Kovacs was the first comic to fully understand the power of television as a medium. Sure, Milton Berle had all the stars; Sid Caesar and his gang perfected sketch comedy as we know it. But Kovacs had a vision. He had a way of playing with the audience’s perceptions that nobody else could match.

He started off hosting daytime television shows. Those programs invariably got canceled because housewives in the markets he was broadcast in didn’t grasp his surreal sense of humor, his weird timing, and dry wit.

Kovacs was at his best when he combined music with visuals. He didn’t even need dialogue to make something funny. He could challenge and entertain an audience without saying a word. One of his most famous bits involved a musical group called the Nairobi Trio. If you think three musicians, all wearing garish gorilla masks while playing the song “Solfeggio” sounds mildly frightening, you’re thinkin’ right, because that bit is weird.
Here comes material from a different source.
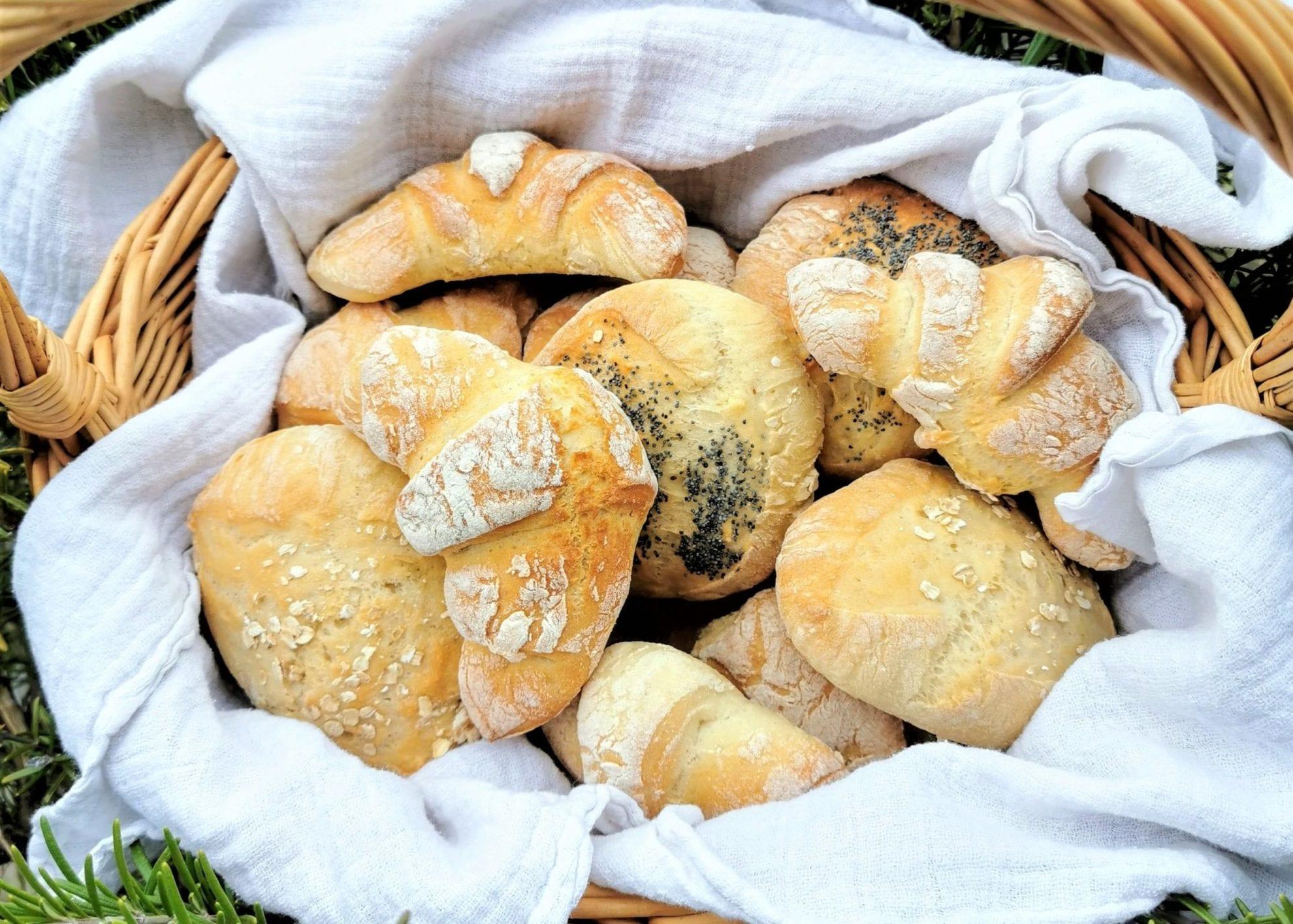 Brot, Brötchen, Hörnchen backen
It used to scare the crap out of my son when he was little, but he never forgot it. Trauma leaves scars like that.

Jerry Lewis was a huge star back then, and NBC offered him his own 90-minute long special. Lewis, being Lewis, only wanted to do an hour. Kovacs jumped at the chance to fill that abandoned half-hour, and he did so with style. He produced a show called Eugene, which was completely devoid of dialogue. A constant stream of visual humor, the show broke new ground in television comedy. Eugene proved you didn’t need a bunch of one-liners to make the audience laugh.

Kovacs influenced a lot of comedians, particularly ones who ended up hosting late-night shows. If you’ve ever seen Dave Letterman smash things for the hell of it, that’s directly influenced by Ernie Kovacs. People don’t talk about him much anymore. He seems too far removed from us, having died before most of the people reading this were born. But he’s still here, his legacy influencing comedians and artists all over the world.
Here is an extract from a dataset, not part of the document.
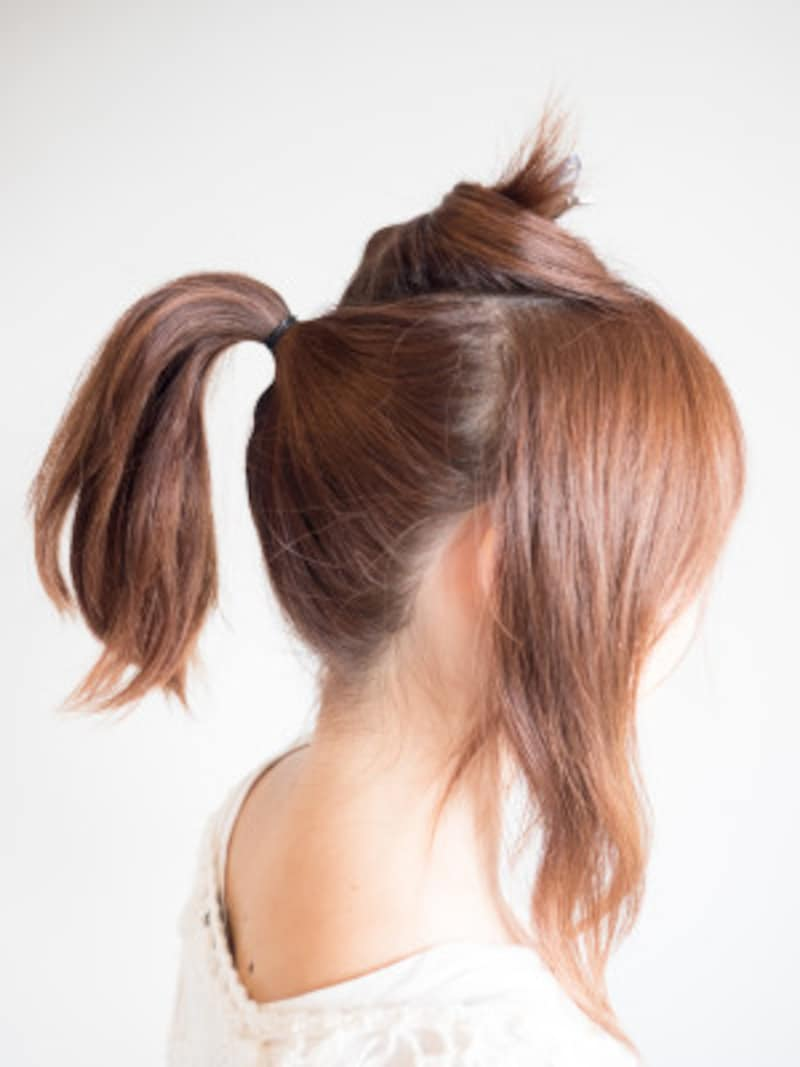 バックの髪をひとつに結ぶ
Ernie Kovacs is buried in the Forest Lawn-Hollywood Hills Cemetary. His tombstone reads, in part, “Nothing in moderation.”

Words to live by, kids. Words to live by.
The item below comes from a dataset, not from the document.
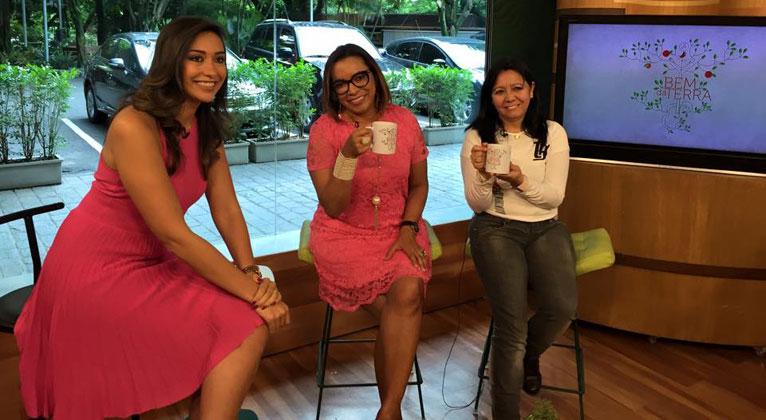 Professora conta como o Outubro Rosa a ajudou vencer o câncer de mama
2 Responses to “Today in Pop Culture: Ernie Kovacs Exits, Stage Left”


  1. John Lane:
    January 13th, 2016 at 6:00 pm

    Thank you for writing this. I love Kovacs, and I know a kindred spirit when I see one. This made my day.

  2. John Lane:
    January 13th, 2016 at 6:02 pm

    PS. Eugene is his masterwork. I never tire of it. It’s such an advanced sketch despite its antiquity- it feels modern to me.